■ **Exercise directions**: Your task is to reproduce the listing exactly, without its images.

%%

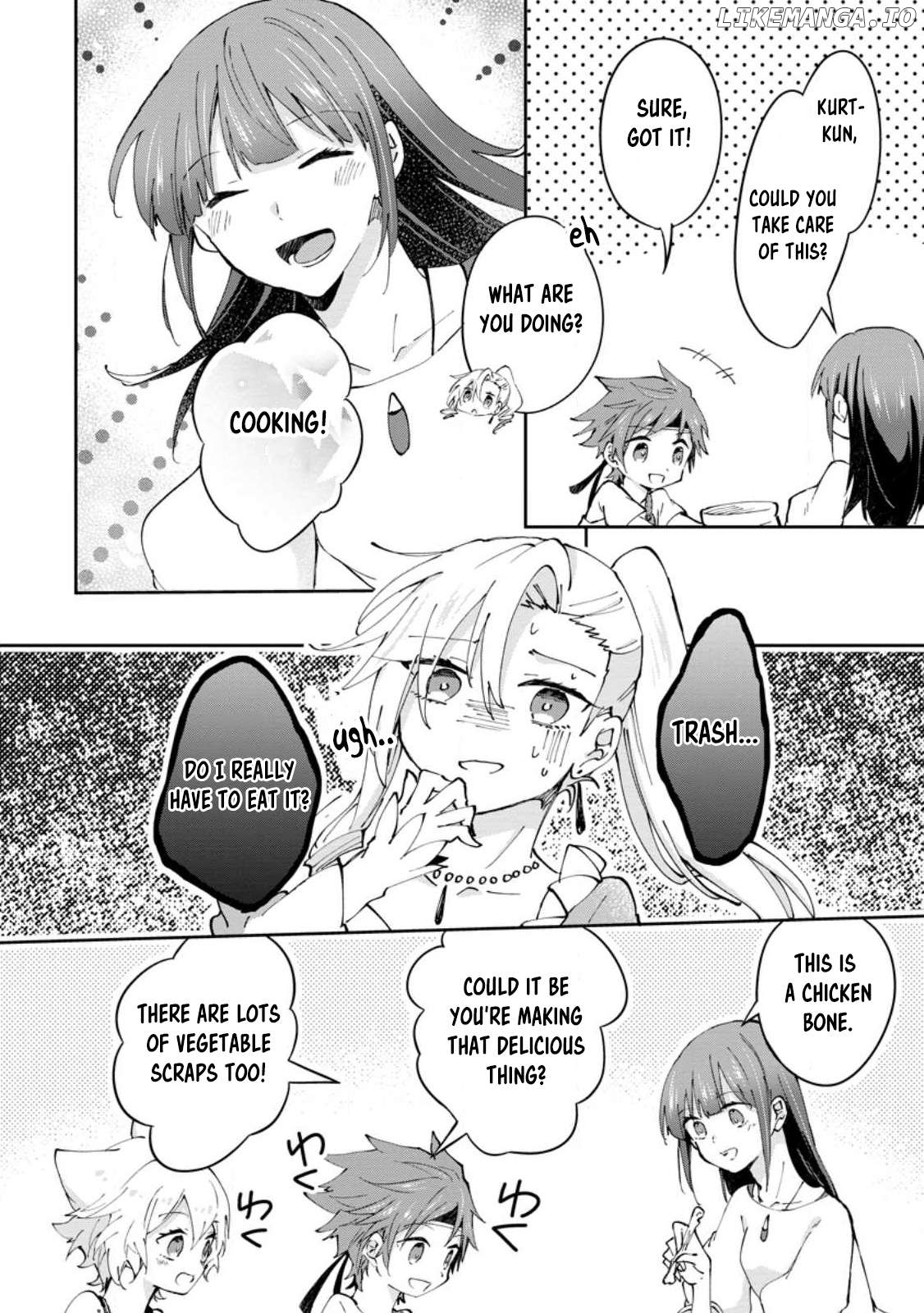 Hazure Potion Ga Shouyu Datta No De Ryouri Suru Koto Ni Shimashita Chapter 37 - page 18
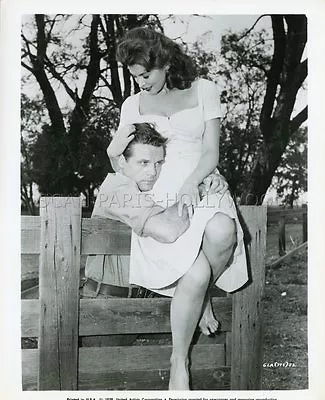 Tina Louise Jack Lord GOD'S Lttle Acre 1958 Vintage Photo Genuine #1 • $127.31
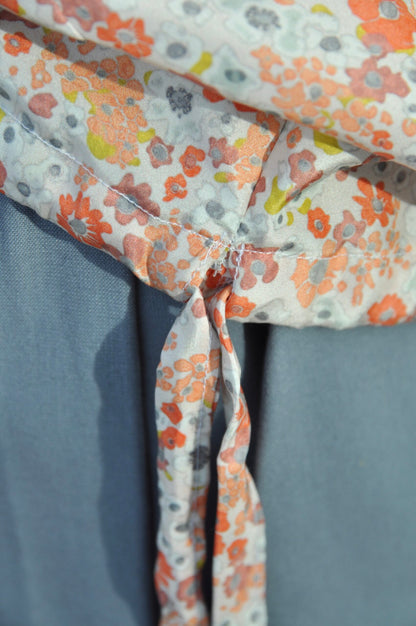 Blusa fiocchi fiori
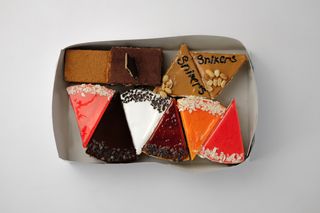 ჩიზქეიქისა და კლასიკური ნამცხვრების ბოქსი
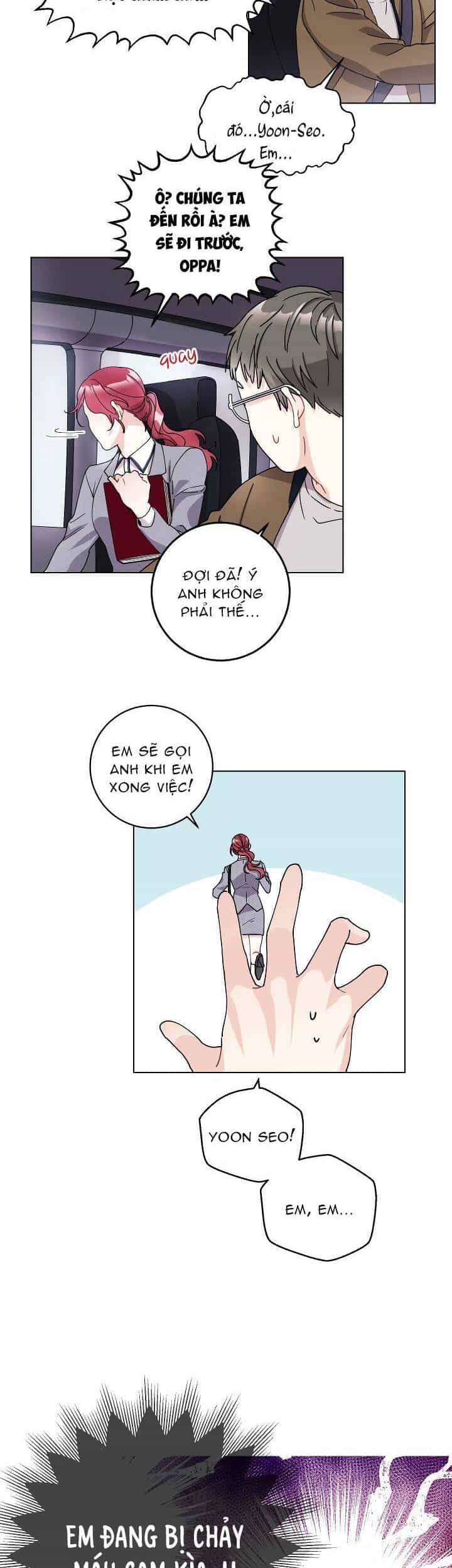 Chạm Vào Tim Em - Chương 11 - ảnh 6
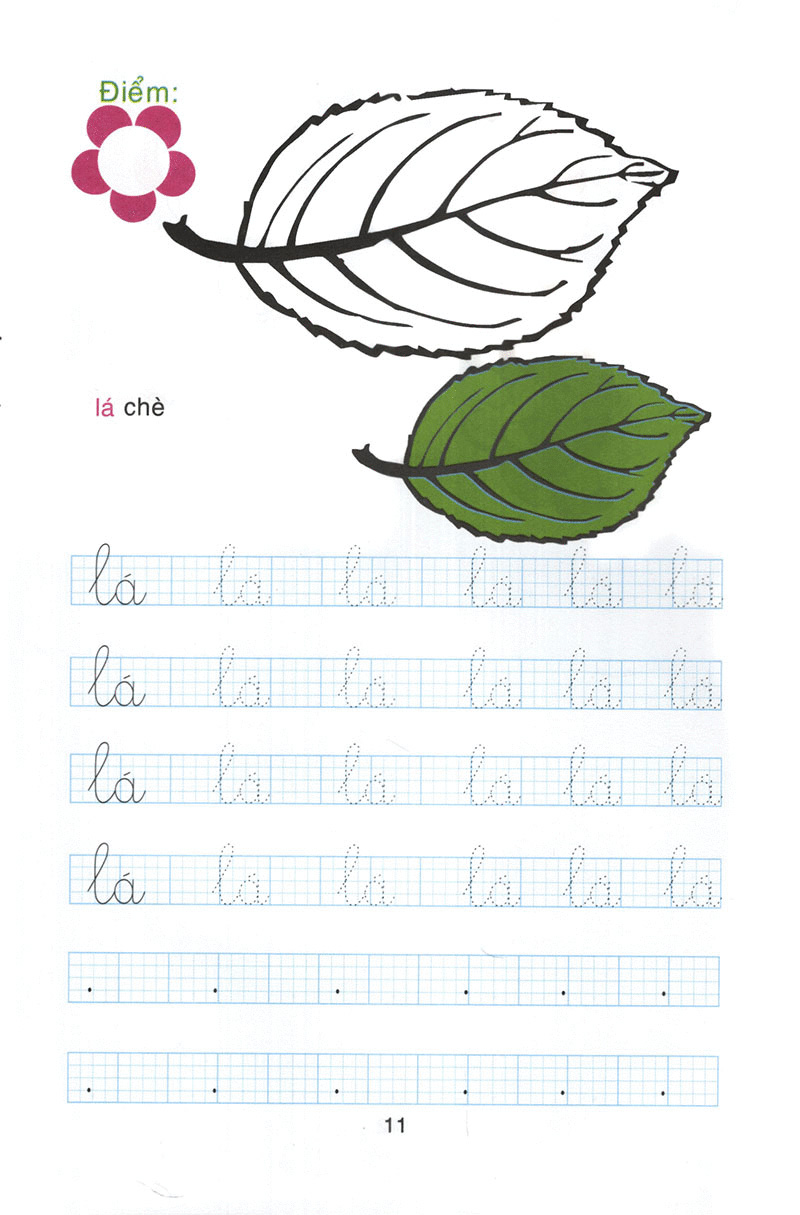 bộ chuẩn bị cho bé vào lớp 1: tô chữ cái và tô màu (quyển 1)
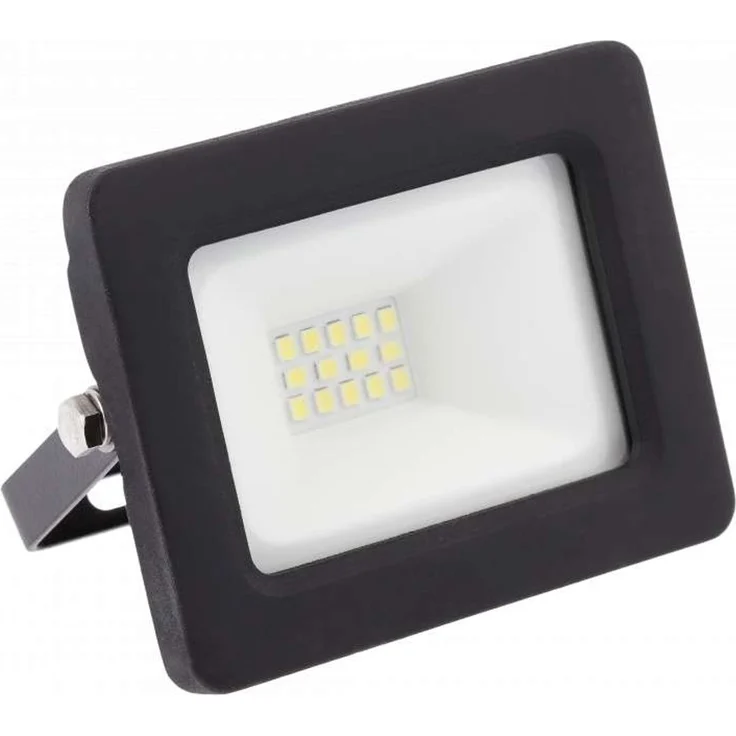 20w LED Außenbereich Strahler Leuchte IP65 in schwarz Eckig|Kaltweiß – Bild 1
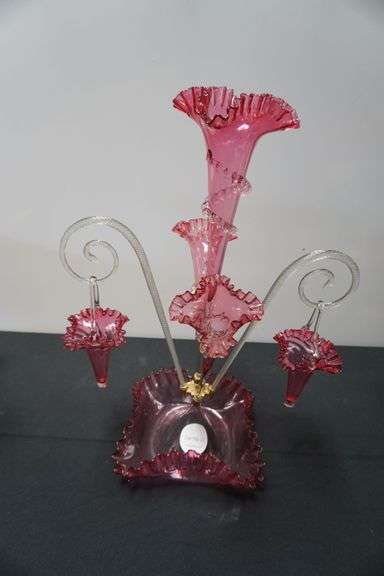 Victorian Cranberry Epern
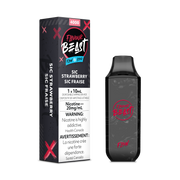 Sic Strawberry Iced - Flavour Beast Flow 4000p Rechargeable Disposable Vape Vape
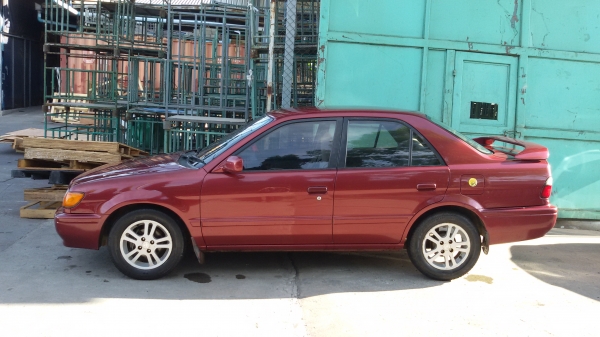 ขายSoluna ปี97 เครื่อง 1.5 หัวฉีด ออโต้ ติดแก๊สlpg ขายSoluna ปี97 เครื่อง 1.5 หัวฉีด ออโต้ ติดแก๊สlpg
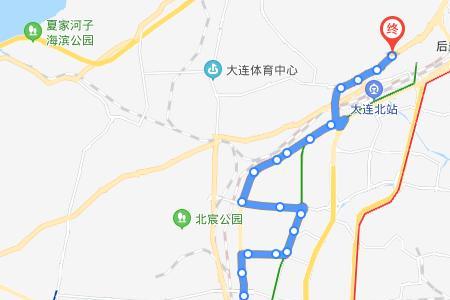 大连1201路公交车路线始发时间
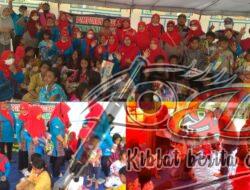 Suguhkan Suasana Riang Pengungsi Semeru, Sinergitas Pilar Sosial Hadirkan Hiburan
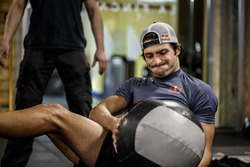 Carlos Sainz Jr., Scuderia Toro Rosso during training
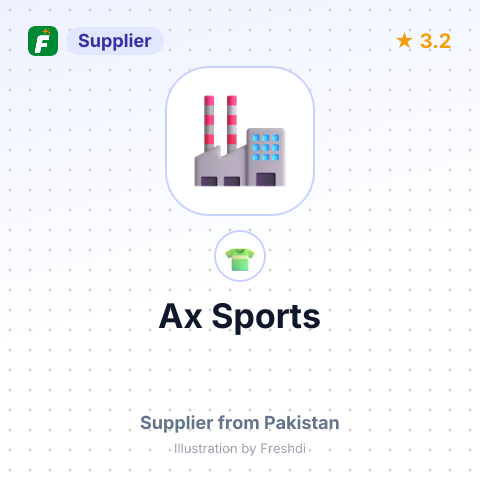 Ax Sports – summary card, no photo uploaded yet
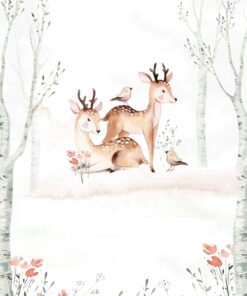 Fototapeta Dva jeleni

%%

■ **Task response**:
 Hazure Potion Ga Shouyu Datta No De Ryouri Suru Koto Ni Shimashita Chapter 37 - page 18
 Tina Louise Jack Lord GOD'S Lttle Acre 1958 Vintage Photo Genuine #1 • $127.31
 Blusa fiocchi fiori
 ჩიზქეიქისა და კლასიკური ნამცხვრების ბოქსი
 Chạm Vào Tim Em - Chương 11 - ảnh 6
 bộ chuẩn bị cho bé vào lớp 1: tô chữ cái và tô màu (quyển 1)
 20w LED Außenbereich Strahler Leuchte IP65 in schwarz Eckig|Kaltweiß – Bild 1
 Victorian Cranberry Epern
 Sic Strawberry Iced - Flavour Beast Flow 4000p Rechargeable Disposable Vape Vape
 ขายSoluna ปี97 เครื่อง 1.5 หัวฉีด ออโต้ ติดแก๊สlpg ขายSoluna ปี97 เครื่อง 1.5 หัวฉีด ออโต้ ติดแก๊สlpg
 大连1201路公交车路线始发时间
 Suguhkan Suasana Riang Pengungsi Semeru, Sinergitas Pilar Sosial Hadirkan Hiburan
 Carlos Sainz Jr., Scuderia Toro Rosso during training
 Ax Sports – summary card, no photo uploaded yet
 Fototapeta Dva jeleni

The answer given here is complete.